▸ **Exercise goal**
Decide whether each statement below agrees with the text on Pi Day, answering yes or no and quoting the words from the text that settle it. 1. The writer remembered a Social Security Number by linking it to three Santa Fe railroad locomotive numbers. 2. In the European model, March 14, 2015 is written as 3.14.2015. 3. π is described as a repeating number.

▸ **Selected text**
As a species, we are very good at finding patterns in things, even when they aren't really there. We take solace in patterns of numbers -- your mother's phone number, a friend's birthday, an old house number -- and recognize when we see them elsewhere. Back in the early 70s, when Wendy and I both went and applied for Social Security Numbers -- she needed one for a part-time job as a grocery store checker and I was sent along, too -- I was able to remember my number because it was associated with three Santa Fe railroad locomotive numbers. Yeah, I was always a geek.

And as a night owl I go to bed late, and I often amused by the digital clock displaying "magic times" -- 12:34, 1:23, 2:34, 3:45 -- and of course Pi Time, 3:14am. Not only are these numbers memorable in some way, but I also notice them because my schedules are such that I often actually make it to the side of the bed at the same clock times. We notice patterns and are creatures of habit.

Of course this is all because of Pi Day. And not just any Pi Day, but the most amazing Pi Day ever! Or at least to hear about it, or the makers of about ten different Pi Day t-shirts that have been showing up in my Facebook feed for months.

Okay, we get it. π = 3.14, March 14th is 3/14. And it's 2015, so π = 3.1415926, so March 14, 2015 becomes 3/14/15 9:26 am/pm. Amazing! Incredible!

Well, not really. Remember, this is in the United States, and despite the usual American narcissism towards the rest of the 95% of the world, most of the world doesn't use 3/14 for March 14th. The European model is 14.3 or 14.3.2015 for 14 March 2015. That would make Pi Day as 3.1 (3 January) or 3.1415 (3 January at 4:15) or 3.14 (3 January 2004) or 3.141 (3 January 2041). In other words, 14.3.2015 at 9:26 just isn't a big deal.

But we see patterns -- and then insist that everyone else see them, too.

Of course, as a number, π is pretty amazing. Much more than just the ratio of the Circumference to the diameter. π shows up all over the place. And π is an irrational number -- the symbol π represents the number, but it cannot be written down completely, as it is a non-terminating, non-repeating number.

Much folklore holds that the digits "must" represent all the writing ever written -- sort of like the million monkeys on a million typewriters for a million years theory of randomness. There was a guy on NPR's Here and Now on Friday mentioning that in the first million digits of π, it isn't even an even frequency of the numbers 0-9. It's like the most common number is 5, with 0, 6 and 9 in shorter supplies -- or something like that.

Extracted records:

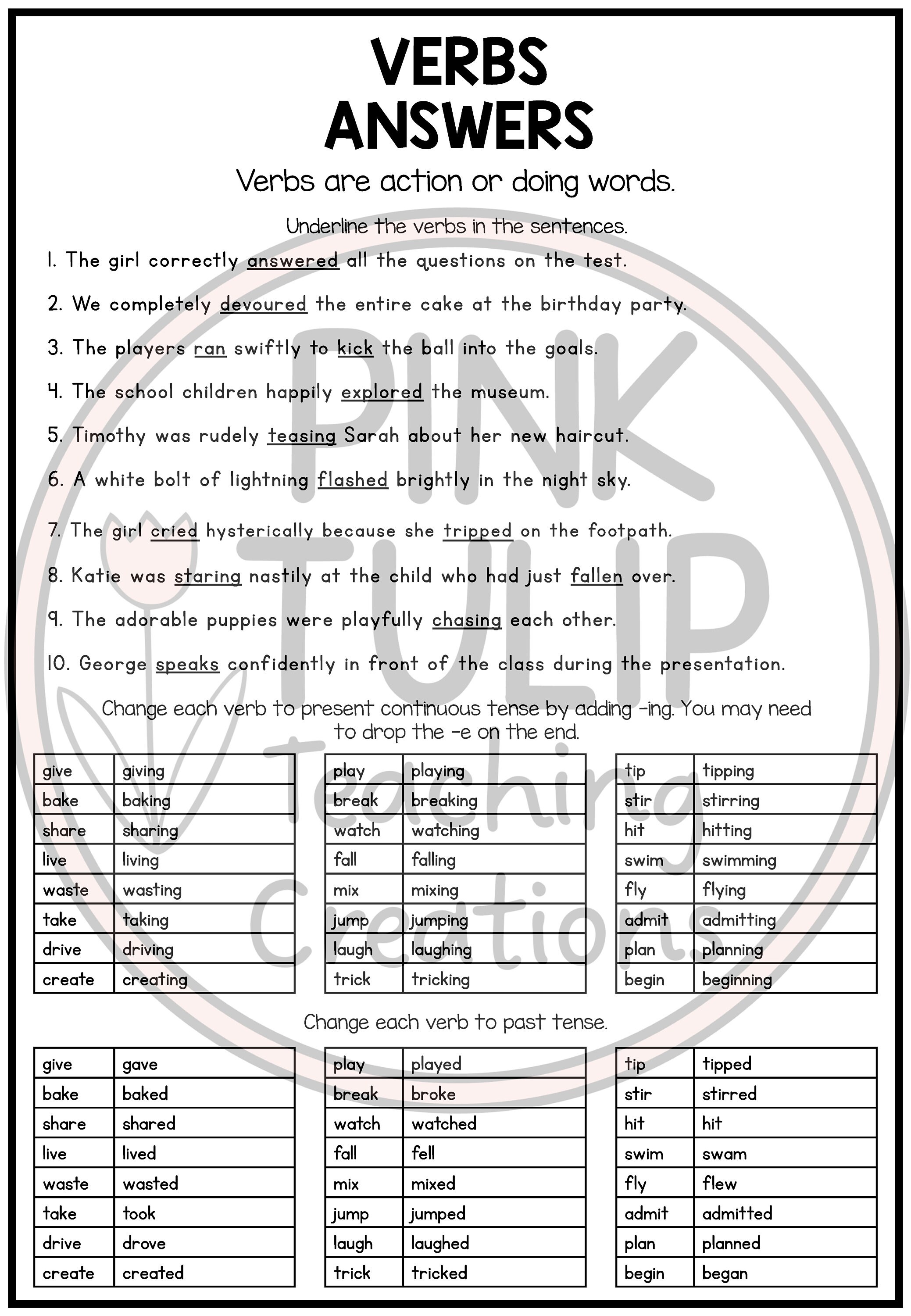 VERBS
ANSWERS

Verbs are action or doing words.

Underline the verbs in the sentences.

1. The girl correctly answered all the questions on the test.

2. We completely devoured the entire cake at the birthday party.

3. The players ran swiftly to kick the ball into the goals.

4. The school children happily explored the museum.

5. Timothy was rudely teasing Sarah about her new haircut.

6. A white bolt of lightning flashed brightly in the night sky.

7. The girl cried hysterically because she tripped on the footpath.

8. Katie was staring nastily at the child who had just fallen over.

9. The adorable puppies were playfully chasing each other.

10. George speaks confidently in front of the class during the presentation.

Change each verb to present continuous tense by adding -ing. You may need to drop the -e on the end.

| give | giving |
|---|---|
| bake | baking |
| share | sharing |
| live | living |
| waste | wasting |
| take | taking |
| drive | driving |
| create | creating |

| play | playing |
|---|---|
| break | breaking |
| watch | watching |
| fall | falling |
| mix | mixing |
| jump | jumping |
| laugh | laughing |
| trick | tricking |

| tip | tipping |
|---|---|
| stir | stirring |
| hit | hitting |
| swim | swimming |
| fly | flying |
| admit | admitting |
| plan | planning |
| begin | beginning |

Change each verb to past tense.

| give | gave |
|---|---|
| bake | baked |
| share | shared |
| live | lived |
| waste | wasted |
| take | took |
| drive | drove |
| create | created |

| play | played |
|---|---|
| break | broke |
| watch | watched |
| fall | fell |
| mix | mixed |
| jump | jumped |
| laugh | laughed |
| trick | tricked |

| tip | tipped |
|---|---|
| stir | stirred |
| hit | hit |
| swim | swam |
| fly | flew |
| admit | admitted |
| plan | planned |
| begin | began |

PINK TULIP Teaching Creations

▸ **Response area**
1. Yes: "I was able to remember my number because it was associated with three Santa Fe railroad locomotive numbers."
2. No: "The European model is 14.3 or 14.3.2015 for 14 March 2015."
3. No: "it is a non-terminating, non-repeating number."